Other swimmers spotted Ms Kelangi floating face down, and were able to rescue her.
Mr Rayudu was found a short time later at the bottom of the pool but despite CPR he could not be revived and died six days after the incident.
Coroner Audrey Jamieson found the pair could not swim and the pool was not adequately supervised.
"I doubt they had a real appreciation of the dangers of getting out of their depth," she said.
But she found they had only visited the aquatic centre to use the waterslide and ventured into the shallow end of the pool, where they found the waterslide was closed.
After lifeguards removed dividing ropes from the crowded pool, the pair found themselves swimming over a steep drop-off.
The inquest found "no clear reason as to why Mr Rayudu got into difficulty in the water.
But the coroner said Mr Rayudu's death was avoidable.
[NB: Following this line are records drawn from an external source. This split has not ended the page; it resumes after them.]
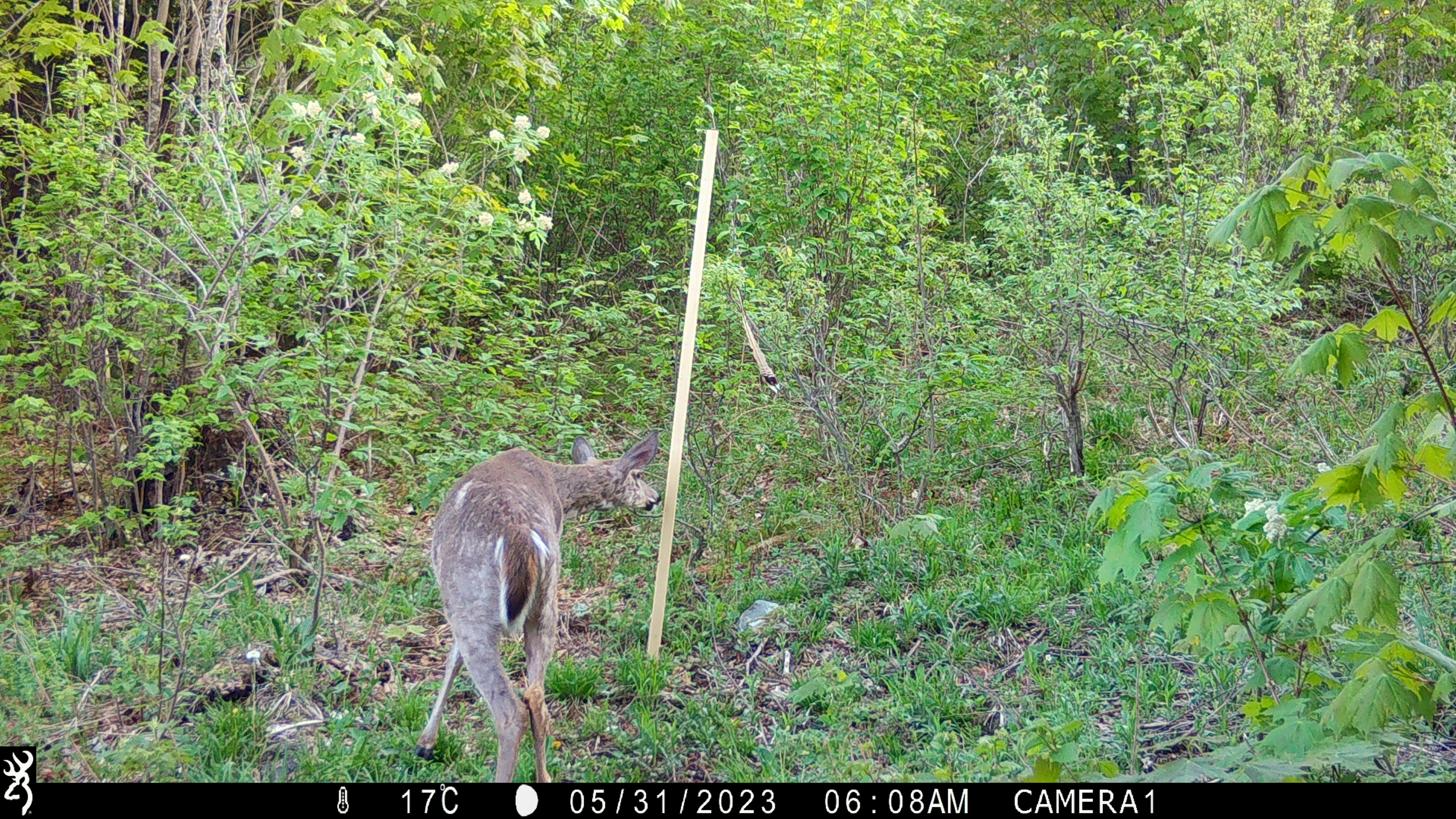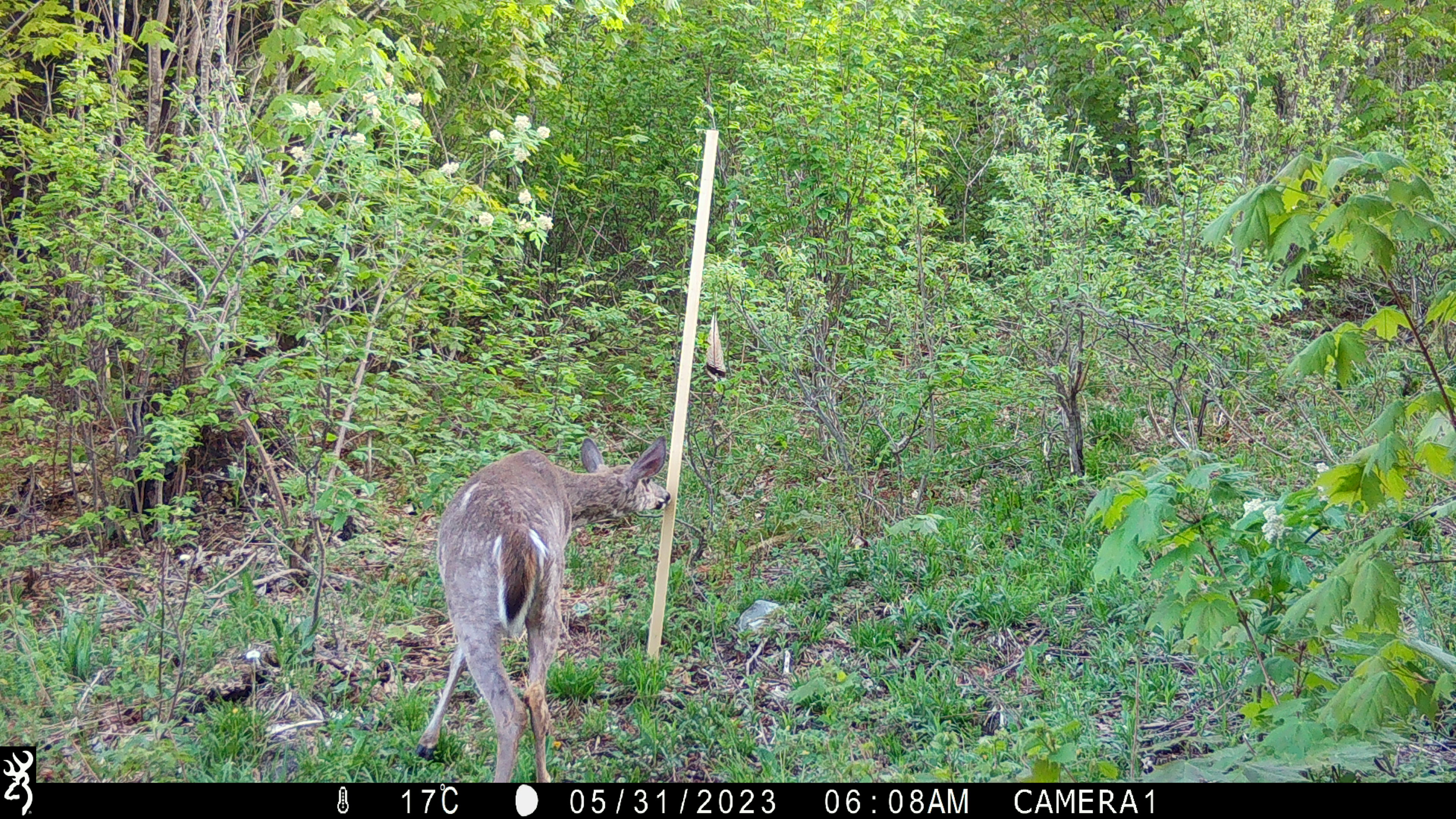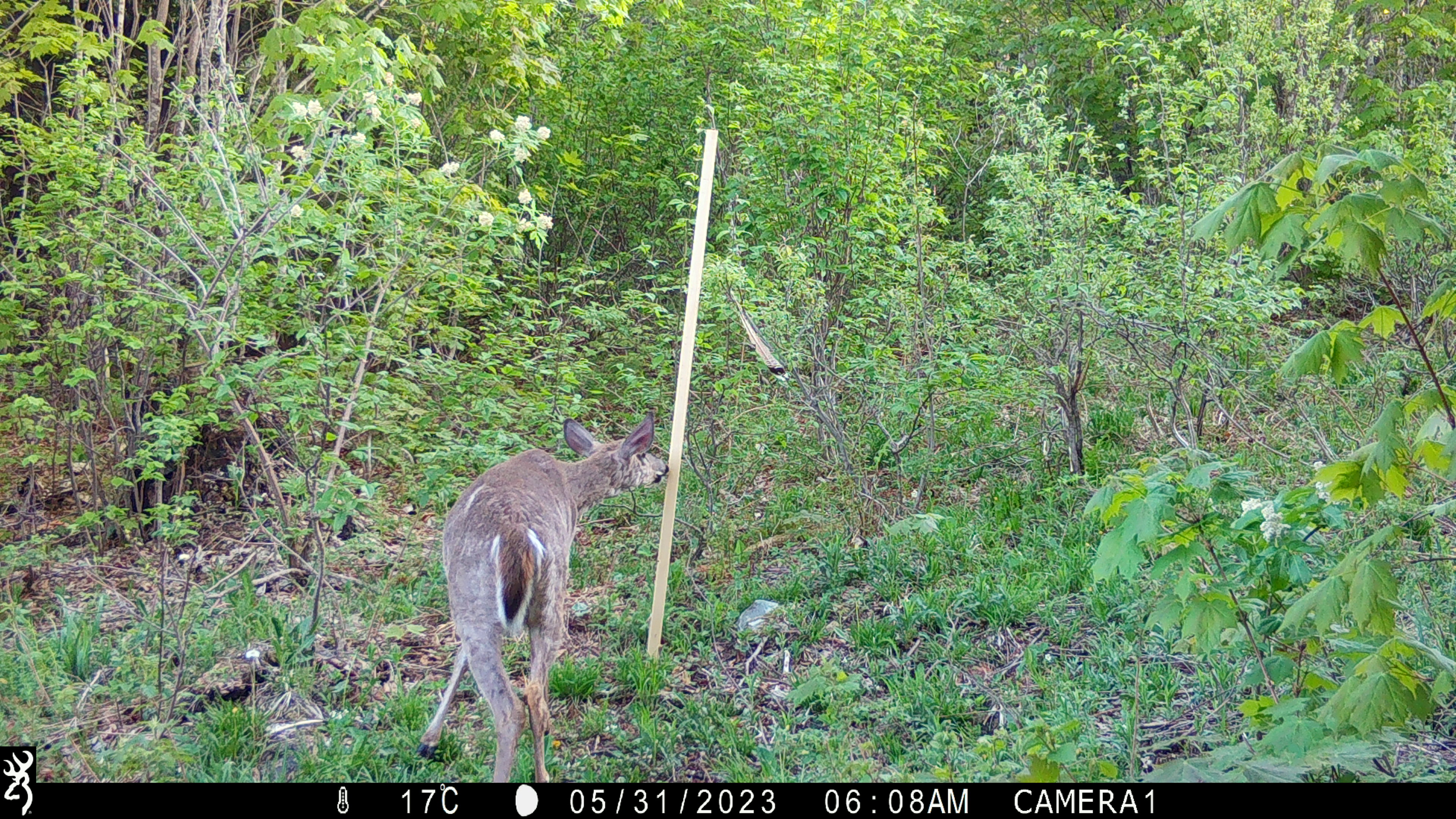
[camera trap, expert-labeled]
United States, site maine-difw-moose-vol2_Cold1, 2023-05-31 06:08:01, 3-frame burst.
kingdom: Animalia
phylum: Chordata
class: Mammalia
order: Artiodactyla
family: Cervidae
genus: Odocoileus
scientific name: Odocoileus virginianus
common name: white-tailed deer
"I am satisfied that there is clear and cogent evidence that Paul Rayudu's death could have been prevented," she said.
The inquest heard there were four lifeguards on duty to supervise about 250 patrons at the WaterMarc pool, but the lifeguards themselves were not being adequately supervised, and they were distracted by other tasks.
One lifeguard supervising 100 'ridiculous' -One of the lifeguards on duty that day gave evidence that the lifeguard-to-patron ratio of one to 100 at public pools was "ridiculously high".
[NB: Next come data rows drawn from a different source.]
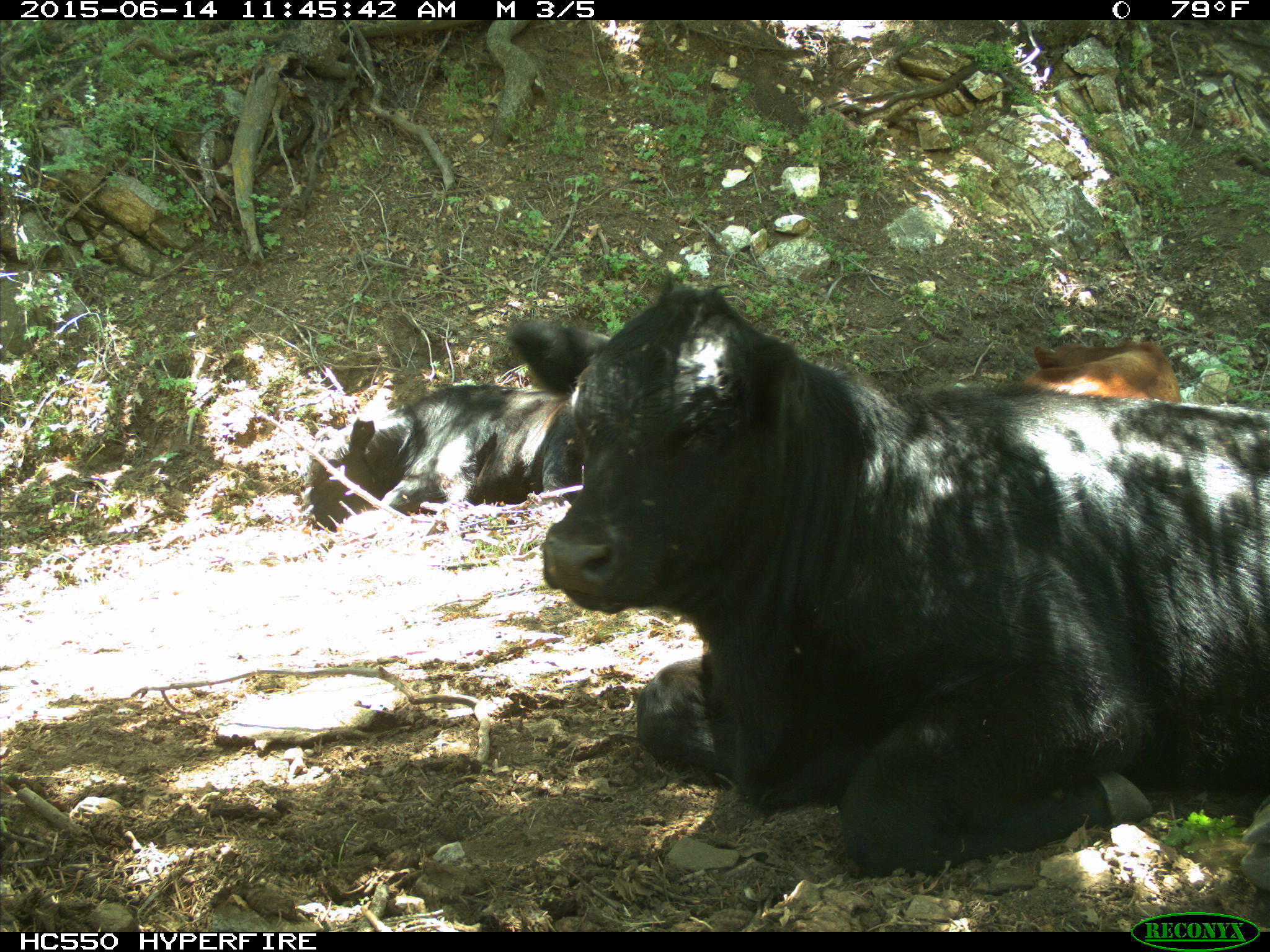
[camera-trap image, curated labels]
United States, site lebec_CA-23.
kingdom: Animalia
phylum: Chordata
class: Mammalia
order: Artiodactyla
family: Bovidae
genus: Bos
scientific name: Bos taurus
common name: domestic cow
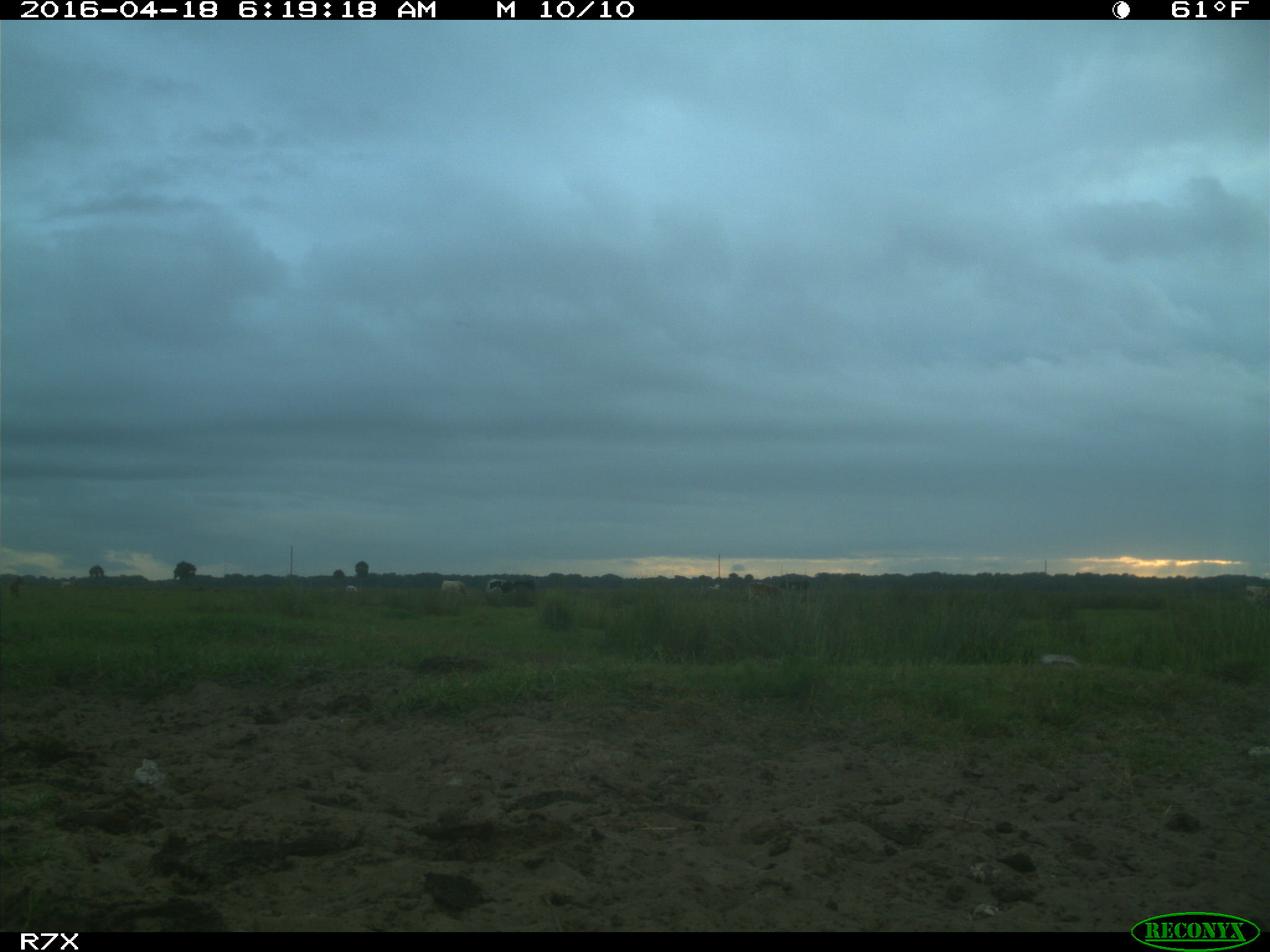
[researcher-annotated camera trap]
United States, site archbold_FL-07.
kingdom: Animalia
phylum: Chordata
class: Mammalia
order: Artiodactyla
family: Bovidae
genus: Bos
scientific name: Bos taurus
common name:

"It's ridiculous to think that one lifeguard can supervise 100 people," the lifeguard testified.
The inquest findings stated a lack of confidence in the ratio being used at Victoria's public pools, and also found there was no certainty about the exact number of patrons at the WaterMarc aquatic centre on the day Mr Rayudu drowned.
The coroner also recommended that State Government authorities work to establish central oversight of swimming pools in Victoria.
"The lack of central oversight and regulation of swimming pools in Victoria is concerning," she said.
The managers of the WaterMarc pool have apologised to Mr Rayudu's family.